O STJ, por sua 3a. turma, acaba de decidir que o autor de herança possui o direito subjetivo de organizar e estruturar a sua sucessão da maneira que melhor lhe aprouver, desde que respeite a parte de seu patrimônio que tem, por força de Lei, uma destinação específica: a de seus herdeiros necessários. Decidiu o STJ, com efeito que o autor da herança pode dispor em testamento da legítima de seus herdeiros necessários, o que confere uma maior liberdade, não apenas na forma (testamento), mas em essência, na medida em que o autor da herança pode, como afirma o STJ, organizar e estruturar a herança da forma mais conveniente a seus interesses, bastando apenas que faça respeitar a legítima dos herdeiros necessários.

Poder-se-ia argumentar que nada estaria a mudar, senão que apenas a forma, porque por esse julgado se teria reconhecido tão somente o direito de o autor da herança dispor em testamento da legítima de seus herdeiros necessários.

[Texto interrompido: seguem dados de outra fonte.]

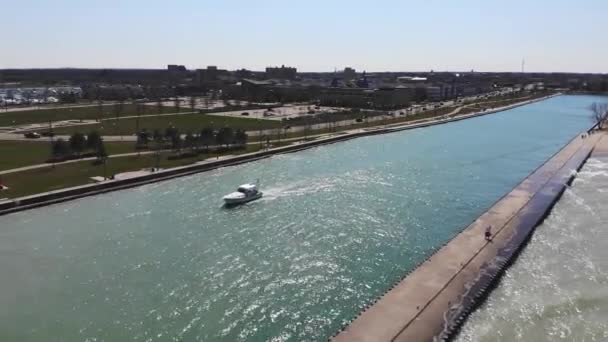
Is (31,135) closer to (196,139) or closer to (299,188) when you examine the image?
(196,139)

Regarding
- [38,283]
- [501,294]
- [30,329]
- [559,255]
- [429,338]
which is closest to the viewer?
[429,338]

O julgado, contudo, vai além desse aspecto formal, porque permite que o autor da herança, em testamento, organize e estruture sua herança como um todo, inclusive quanto aos bens que compõem a legítima.

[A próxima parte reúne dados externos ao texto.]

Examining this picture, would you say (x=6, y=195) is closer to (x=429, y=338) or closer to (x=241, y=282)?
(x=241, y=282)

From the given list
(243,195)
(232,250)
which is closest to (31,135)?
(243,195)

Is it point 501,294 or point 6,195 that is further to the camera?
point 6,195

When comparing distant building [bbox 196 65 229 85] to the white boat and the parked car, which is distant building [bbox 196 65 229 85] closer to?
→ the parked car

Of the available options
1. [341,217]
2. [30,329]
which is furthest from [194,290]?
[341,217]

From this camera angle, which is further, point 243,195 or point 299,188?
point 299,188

O julgado faz ressaltar que o testamento é o instrumento pelo qual o autor da herança conta com uma liberdade que é imanente àquele que quer dispor de seu patrimônio para além de sua morte, contando, pois, com uma liberdade que não possui aquele que não faz testamento.

Perceberá o leitor que o STJ extraiu uma interpretação do artigo 1.857 e seu parágrafo 1o., do Código Civil de 2002, que sobre-excede seu sentido meramente literal, ao considerar que se deve interpretar esse dispositivo legal especialmente sob a perspectiva  da  finalidade do testamento, em face do qual a liberdade com que conta o autor da herança é da essência desse tipo de ato, que, a rigor, é uma manifestação de vontade, tal como o deixa claro o “caput” do referido artigo 1.857.

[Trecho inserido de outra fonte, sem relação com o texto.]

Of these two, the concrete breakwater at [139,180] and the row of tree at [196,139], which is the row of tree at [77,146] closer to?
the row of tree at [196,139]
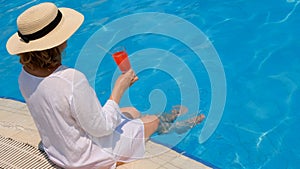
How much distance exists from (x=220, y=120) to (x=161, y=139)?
1075mm

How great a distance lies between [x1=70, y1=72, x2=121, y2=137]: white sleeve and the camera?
249 cm

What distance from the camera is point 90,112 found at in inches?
99.9

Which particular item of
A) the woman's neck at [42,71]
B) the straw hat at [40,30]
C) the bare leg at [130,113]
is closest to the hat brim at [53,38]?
the straw hat at [40,30]

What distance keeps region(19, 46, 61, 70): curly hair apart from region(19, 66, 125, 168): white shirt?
0.20 feet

Nota-se nesse caso em concreto uma importante evolução da jurisprudência brasileira na aplicação de métodos hermenêuticos, que agora são vistos como complementares, e não como excludentes entre si, como era algo usual em nossos tribunais.  Destarte, se o “caput” do artigo 1.857 garante a liberdade do autor da herança em dispor de seu patrimônio no todo ou em parte dele, não há sentido lógico-jurídico em reduzir essa liberdade por meio de uma imposição de natureza meramente formal como faz o parágrafo 1o. do mesmo artigo 1.857. A aplicação conjugada de critérios hermenêuticos permitiu que o STJ concluísse que o parágrafo 1o. do artigo 1.857 tem a finalidade apenas de garantir que a legítima seja respeitada pelo autor da herança, sem lhe obstar  disponha por testamento dos bens que formam a legítima, a permitir ao autor da herança uma organização e estruturação  de todo seu patrimônio, o que encontra no testamento uma azada forma a que isso possa ser feito.